Et puis surtout, je ne suis pas sûr que le film atteigne réellement son objectif. A la sortie du cinéma, j'ai remonté l'avenue de la Toison d'Or pour m'engouffrer dans le Quick de la porte de Namur et y commander un "Maxi Menu Giant" (la totale avec coca et mayonnaise).
4 Commentaires:
Excellent compte rendu de ce film ambigu.
A propos de la baisse des performances sexuelles de notre anti-héros, je n'ai pu m'empêcher de dire à mi-voix pendant le film: "il éjacule sans doute du milk-shake".
A noter aussi le moment "gore" du film quand Spurlock gerbe tout son déjeuner et que la caméra se dirige vers le repas qu'il vient d'expulser de son estomac.
J'ai beaucoup réfléchi à cette remarque, et je pense qu'elle n'est pas pertinente. En effet, la demoiselle est végane, ce qui lui interdit la consommation de produits d'origine non végétale. Ergo, elle n'aurait pu remarquer que la semence de son compagnon s'était métamorphosée en boisson lactée parfumée à la fraise.

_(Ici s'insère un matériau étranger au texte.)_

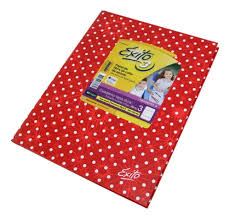 CUADERNO EXITO 19x24 E3 LUNARES T/D. 48 H = ROJO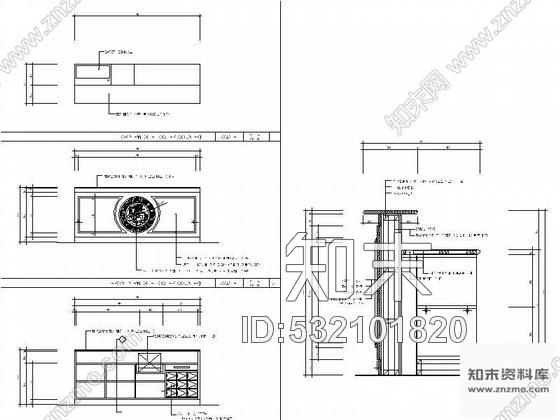 施工图韩国公司施工详图韩文注释施工图下载【ID:532101820】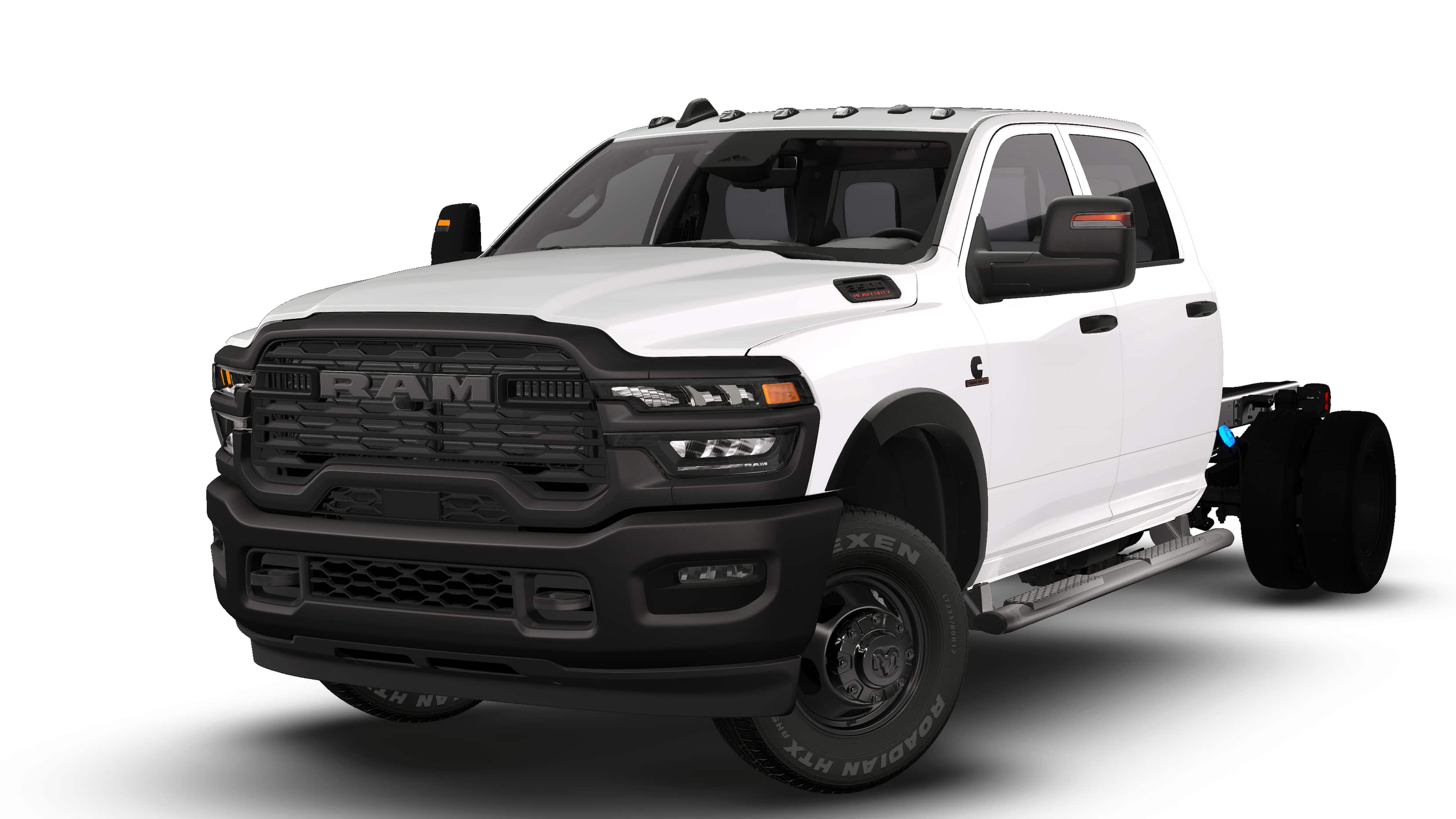 2026 RAM Ram 3500 Chassis Cab RAM 3500 TRADESMAN CREW CAB CHASSIS 4X4 60' CA
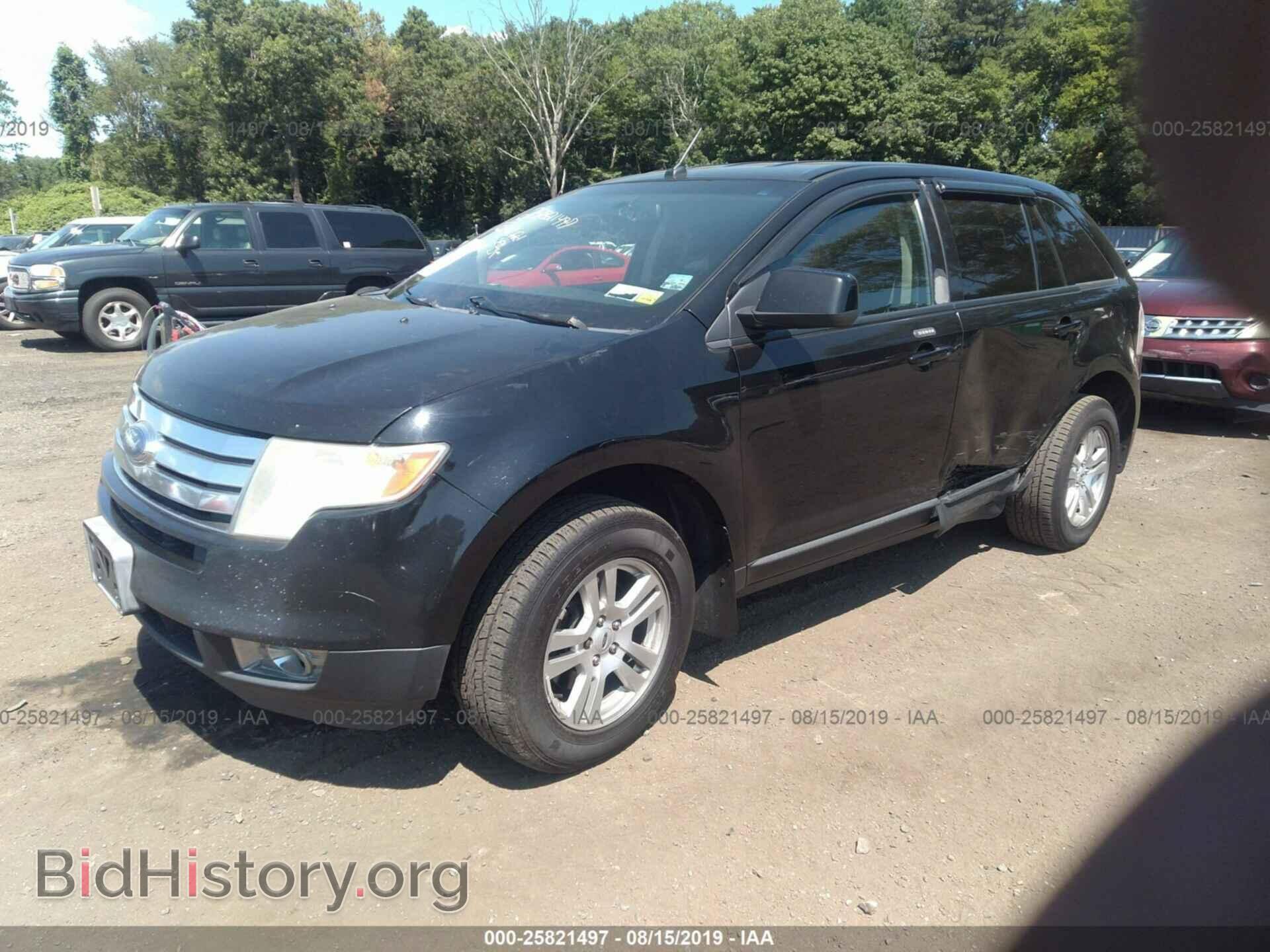 2007 FORD EDGE - VIN: 2FMDK48C57BA47532 - Photo 2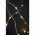 Konstsmide LED f�nykoszor�/-girlanda barna 3365-600 240 LED melegfeh�r k�lt�r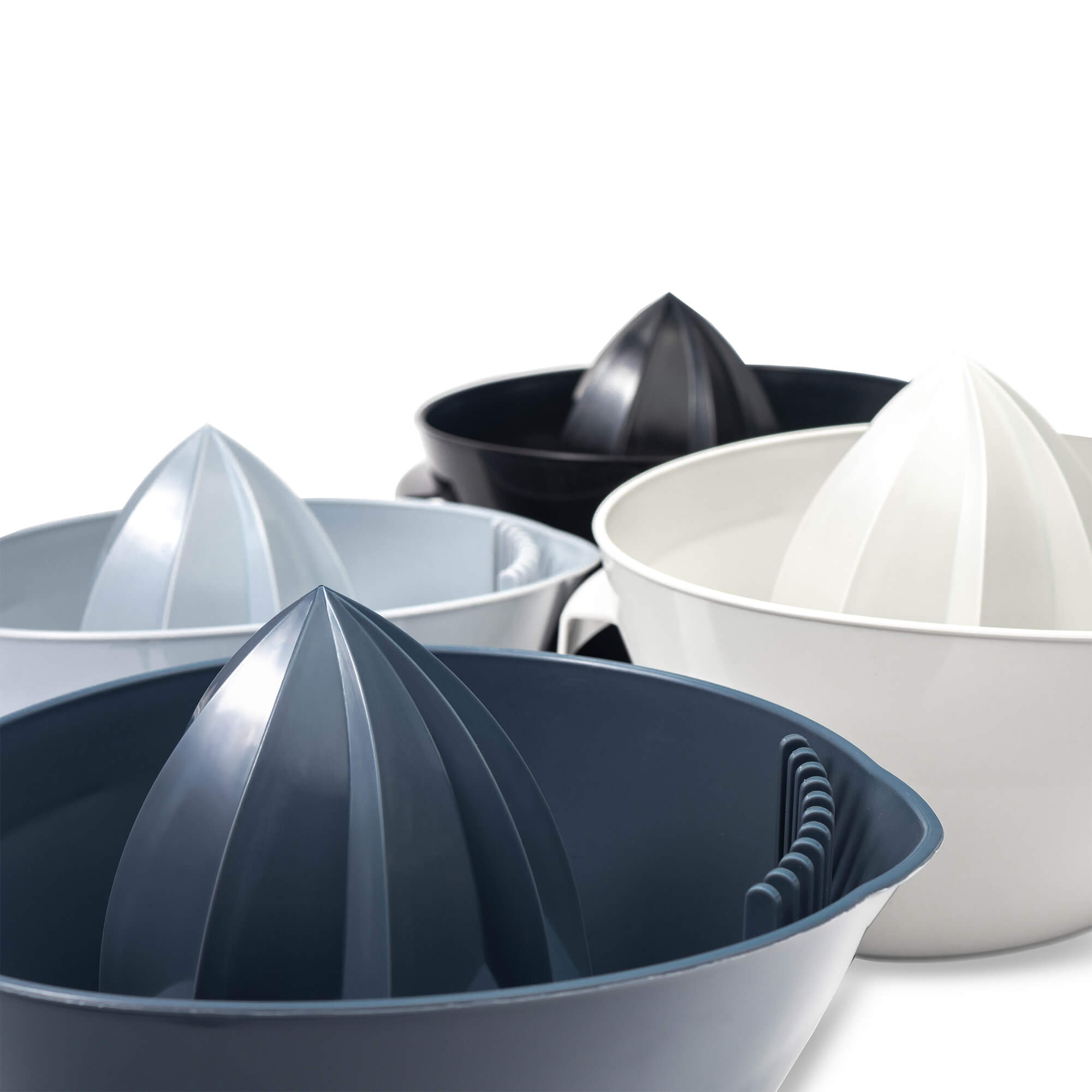 Wyciskacz do cytrusów Forano, jasny szary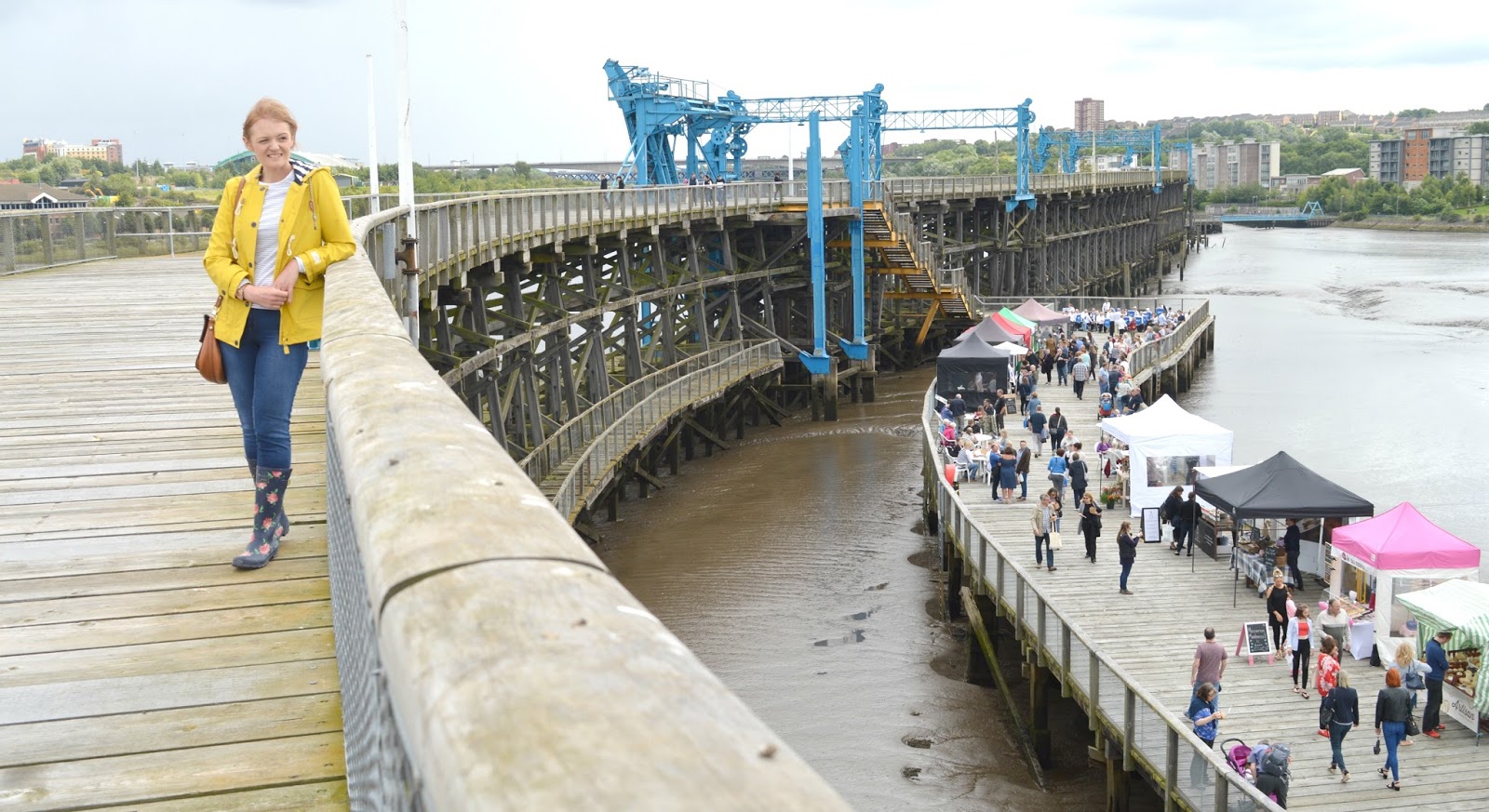 The Staiths Food Market, Dunston Staithes, Gateshead New Girl in Toon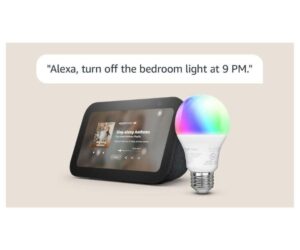 Echo Show 5 with Amazon Basics Smart Color Bulb Review: Is It Worth It?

Quant à la scène gore, je précise à l'intention des lecteurs qu'il s'agit de la conclusion de sa dégustation d'un menu "Super Size" qu'il s'est efforcé de terminer malgré les dimension gargantuesques dudit menu. La scène est coupée par de petits écrans noirs où est indiqué le temps qui s'école entre deux prises. On le voit d'abord entamer le menu avec appétit, puis prendre petit à petit un aspect résigné. Ensuite viennent les gargouillis et les petits rôts. Jusqu'à l'explosion finale. Un des grands moments comiques du film : après un sobre écran "20 minutes later", on voit Spurlock en proie à un rôt qui se termine mal. Rétrospectivement, il est heureux que la fenêtre ait été baissée à cet instant précis.
Il est heureux également qu'il n'y ait pas eu de vent à ce moment-là, sinon il lui serait arrivé une mésaventure comparable à celle que connaît le Dude en jetant son joint par la fenêtre de sa bagnole ; )
Une charmante jeune femme libertarienne que Ronnie et moi accompagnions voyait plus que nous une portée politique à cet opus de Spurlock. Je reste cependant sur ma position, on est franchement loin de Michaël Moore. Et vous avez entièrement raison, c'est un film américain fait par un américain pour des américains.
Quant à Michaël Moore, si certains libéraux et libertariens daignaient rouvrir l'esprit qu'ils ont fermé à toute information étiquetée "gauchiste", ils apprendraient énormément de choses. Certes, le bougre est parfois d'une mauvaise foi crasse, mais j'ai la faiblesse de penser qu'il a souvent quelque chose d'intéressant à dire. Comme pour tout, il faut évidemment faire le tri, ce qui est un excellent remède à la paresse intellectuelle.